### YOUR TASK
Lift out each line of the data that holds "community".

= Beginning of Section =

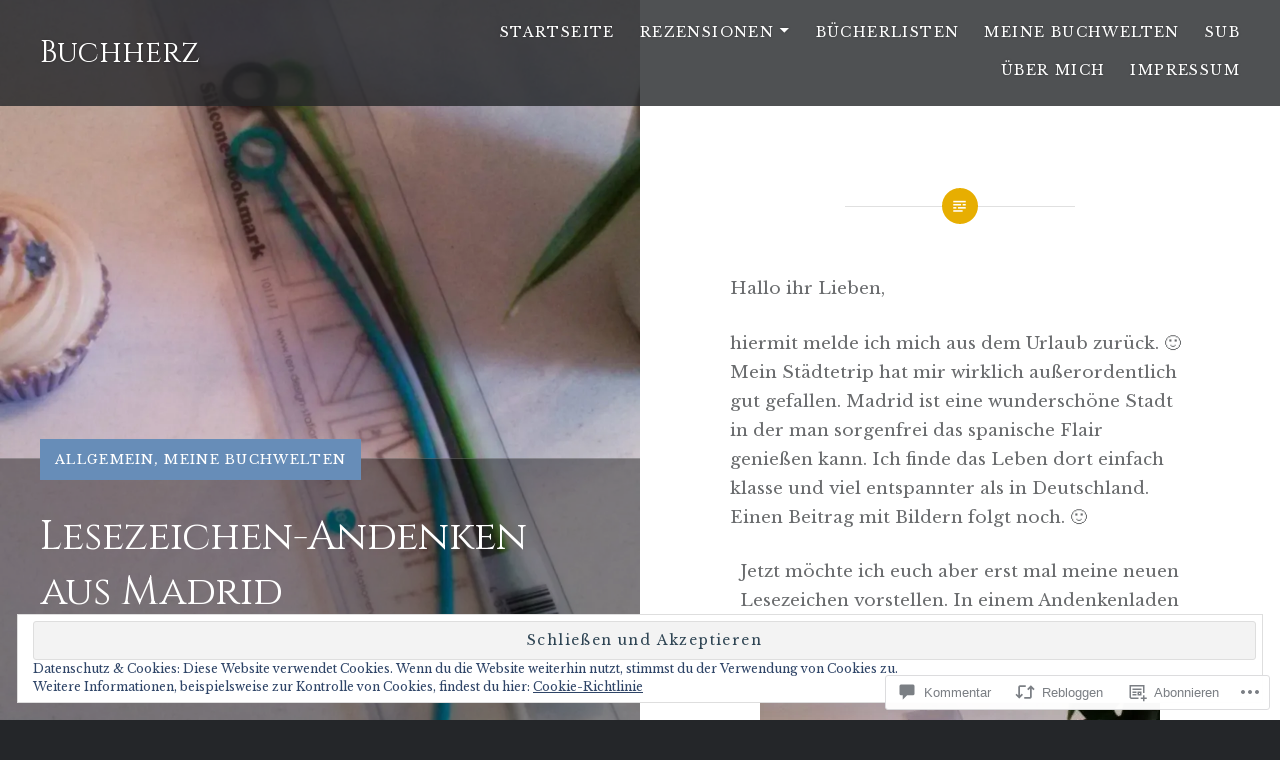

--- FILE ---
content_type: text/javascript; charset=utf-8
request_url: https://www.goodreads.com/review/custom_widget/40860273.Ich%20lese%20gerade:%20currently-reading?cover_position=&cover_size=small&num_books=5&order=d&shelf=currently-reading&sort=date_added&widget_bg_transparent=&widget_id=40860273_currently_reading
body_size: 826
content:
  var widget_code = '  <div class=\"gr_custom_container_40860273_currently_reading\">\n    <h2 class=\"gr_custom_header_40860273_currently_reading\">\n    <a style=\"text-decoration: none;\" rel=\"nofollow\" href=\"https://www.goodreads.com/review/list/40860273-buchherz?shelf=currently-reading&amp;utm_medium=api&amp;utm_source=custom_widget\">Ich lese gerade: currently-reading<\/a>\n    <\/h2>\n      <div class=\"gr_custom_each_container_40860273_currently_reading\">\n          <div class=\"gr_custom_book_container_40860273_currently_reading\">\n            <a title=\"Falling Fast (Hailee &amp; Chase, #1)\" rel=\"nofollow\" href=\"https://www.goodreads.com/review/show/2938124961?utm_medium=api&amp;utm_source=custom_widget\"><img alt=\"Falling Fast\" border=\"0\" src=\"https://i.gr-assets.com/images/S/compressed.photo.goodreads.com/books/1541697674l/42730395._SY75_.jpg\" /><\/a>\n          <\/div>\n          <div class=\"gr_custom_rating_40860273_currently_reading\">\n            <span class=\" staticStars notranslate\"><img src=\"https://s.gr-assets.com/images/layout/gr_red_star_inactive.png\" /><img alt=\"\" src=\"https://s.gr-assets.com/images/layout/gr_red_star_inactive.png\" /><img alt=\"\" src=\"https://s.gr-assets.com/images/layout/gr_red_star_inactive.png\" /><img alt=\"\" src=\"https://s.gr-assets.com/images/layout/gr_red_star_inactive.png\" /><img alt=\"\" src=\"https://s.gr-assets.com/images/layout/gr_red_star_inactive.png\" /><\/span>\n          <\/div>\n          <div class=\"gr_custom_title_40860273_currently_reading\">\n            <a rel=\"nofollow\" href=\"https://www.goodreads.com/review/show/2938124961?utm_medium=api&amp;utm_source=custom_widget\">Falling Fast<\/a>\n          <\/div>\n          <div class=\"gr_custom_author_40860273_currently_reading\">\n            by <a rel=\"nofollow\" href=\"https://www.goodreads.com/author/show/6533757.Bianca_Iosivoni\">Bianca Iosivoni<\/a>\n          <\/div>\n      <\/div>\n  <br style=\"clear: both\"/>\n  <center>\n    <a rel=\"nofollow\" href=\"https://www.goodreads.com/\"><img alt=\"goodreads.com\" style=\"border:0\" src=\"https://s.gr-assets.com/images/widget/widget_logo.gif\" /><\/a>\n  <\/center>\n  <noscript>\n    Share <a rel=\"nofollow\" href=\"https://www.goodreads.com/\">book reviews<\/a> and ratings with Buchherz, and even join a <a rel=\"nofollow\" href=\"https://www.goodreads.com/group\">book club<\/a> on Goodreads.\n  <\/noscript>\n  <\/div>\n'
  var widget_div = document.getElementById('gr_custom_widget_40860273_currently_reading')
  if (widget_div) {
    widget_div.innerHTML = widget_code
  }
  else {
    document.write(widget_code)
  }
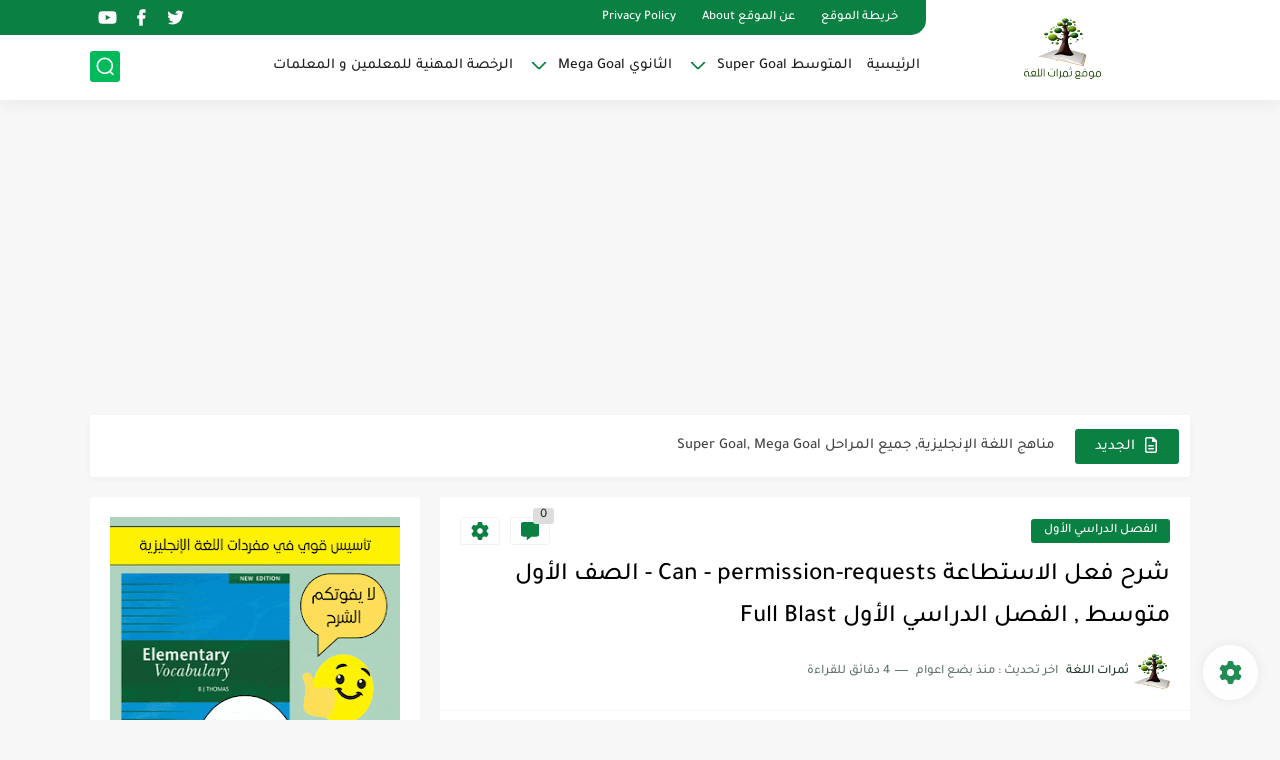

--- FILE ---
content_type: text/html; charset=utf-8
request_url: https://www.google.com/recaptcha/api2/aframe
body_size: 267
content:
<!DOCTYPE HTML><html><head><meta http-equiv="content-type" content="text/html; charset=UTF-8"></head><body><script nonce="-T_g5NGkh_H5pdZM9_8pig">/** Anti-fraud and anti-abuse applications only. See google.com/recaptcha */ try{var clients={'sodar':'https://pagead2.googlesyndication.com/pagead/sodar?'};window.addEventListener("message",function(a){try{if(a.source===window.parent){var b=JSON.parse(a.data);var c=clients[b['id']];if(c){var d=document.createElement('img');d.src=c+b['params']+'&rc='+(localStorage.getItem("rc::a")?sessionStorage.getItem("rc::b"):"");window.document.body.appendChild(d);sessionStorage.setItem("rc::e",parseInt(sessionStorage.getItem("rc::e")||0)+1);localStorage.setItem("rc::h",'1768672249743');}}}catch(b){}});window.parent.postMessage("_grecaptcha_ready", "*");}catch(b){}</script></body></html>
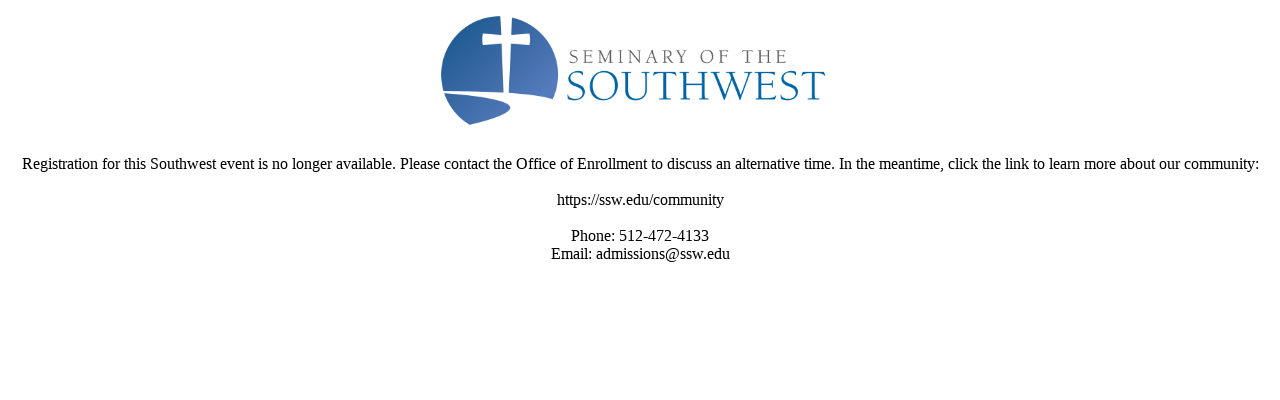

--- FILE ---
content_type: text/html; charset=UTF-8
request_url: https://admissions.ssw.edu/contactform.php?eventid=2023-10-24a
body_size: 295
content:
<!doctype html>
<!doctype html>
<div align="center"><img src="logo.png"><br><br>Registration for this Southwest event is no longer available.  Please contact the Office of Enrollment to discuss an alternative time.  In the meantime, click the link to learn more about our community:<br />
<br />
https://ssw.edu/community<br />
<br />
Phone: 512-472-4133<br />
Email: admissions@ssw.edu</div>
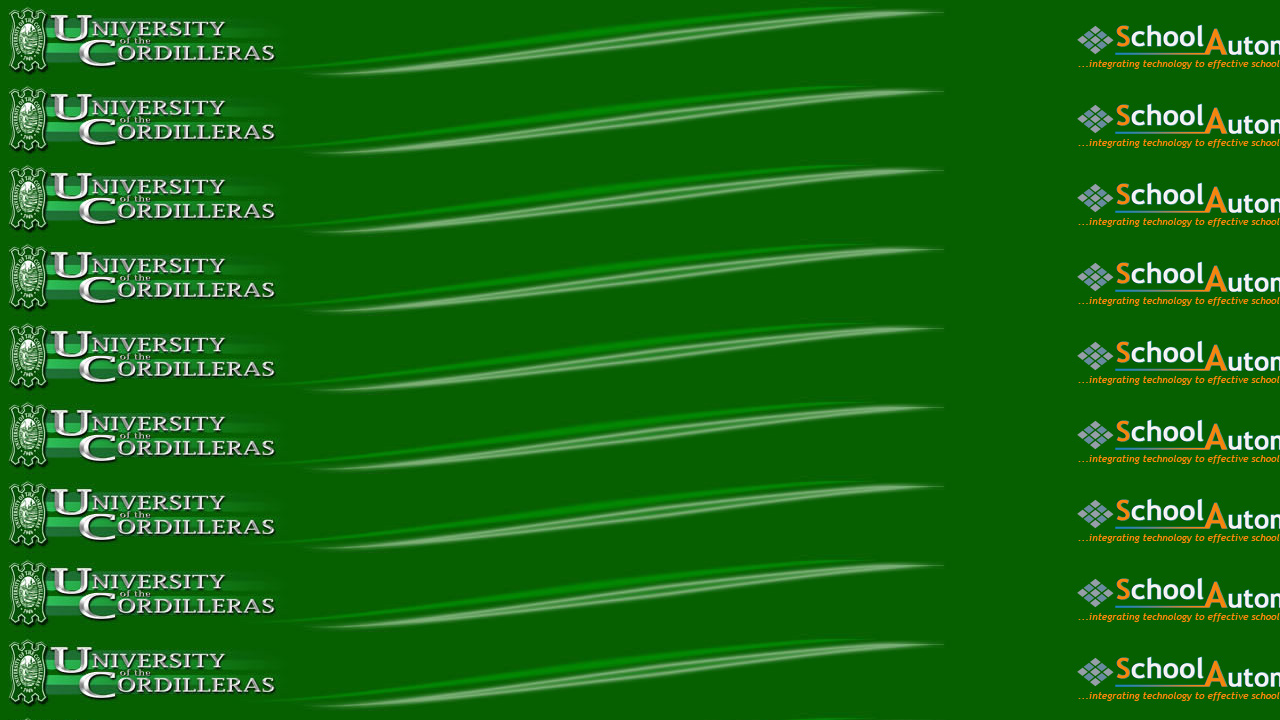

--- FILE ---
content_type: text/html
request_url: https://mystudentportal.uc-bcf.edu.ph/PARENTS_STUDENTS/main_files/parents_students_top_banner.htm
body_size: 418
content:
<!DOCTYPE HTML PUBLIC "-//W3C//DTD HTML 4.01 Transitional//EN">
<html>
<head>
<title>Untitled Document</title>
 <link rel="shortcut icon" href="https://mystudentportal.uc-bcf.edu.ph/favicon.ico" />
<meta http-equiv="Content-Type" content="text/html; charset=iso-8859-1">
<style>
body {
	margin-top: 0px;
	margin-left: 0px;
	padding-top: 0px;
	padding-left: 0px;
}
</style>
</head>

<body background="../../images/banner_for_all.jpg">
<script defer src="https://static.cloudflareinsights.com/beacon.min.js/vcd15cbe7772f49c399c6a5babf22c1241717689176015" integrity="sha512-ZpsOmlRQV6y907TI0dKBHq9Md29nnaEIPlkf84rnaERnq6zvWvPUqr2ft8M1aS28oN72PdrCzSjY4U6VaAw1EQ==" data-cf-beacon='{"version":"2024.11.0","token":"64866a4e225e40ce8225495d2ba2afa9","r":1,"server_timing":{"name":{"cfCacheStatus":true,"cfEdge":true,"cfExtPri":true,"cfL4":true,"cfOrigin":true,"cfSpeedBrain":true},"location_startswith":null}}' crossorigin="anonymous"></script>
</body>
</html>
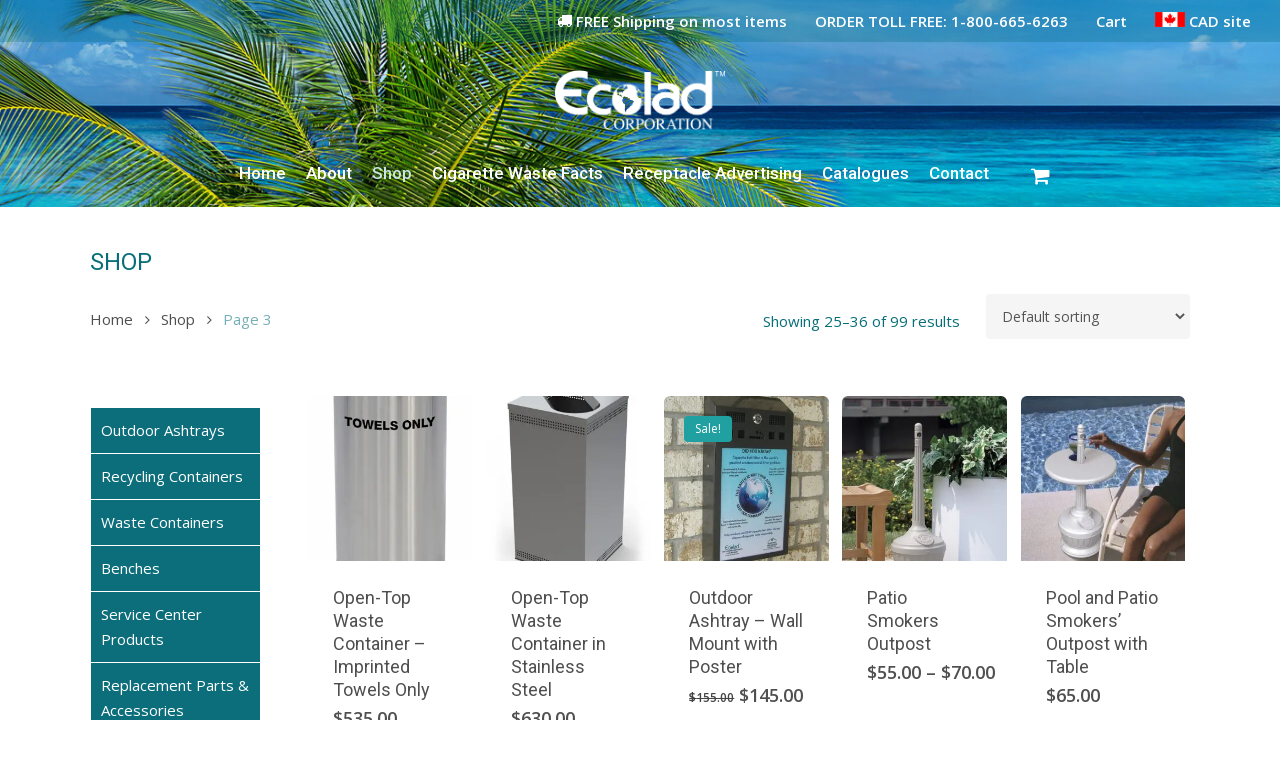

--- FILE ---
content_type: text/css; charset=utf-8
request_url: https://cdn.ecolad.com/wp-content/themes/ecolad-child/style.css?ver=17.0.4
body_size: -133
content:
/*
Theme Name: Ecolad Child Theme
Description: This is a custom child theme for Ecolad
Author: WP
Template: ecolad
Version: 0.1
*/




= End of Section =

### ANSWER TO THIS TASK
<div align="center"><img src="logo.png"><br><br>Registration for this Southwest event is no longer available.  Please contact the Office of Enrollment to discuss an alternative time.  In the meantime, click the link to learn more about our community:<br />
https://ssw.edu/community<br />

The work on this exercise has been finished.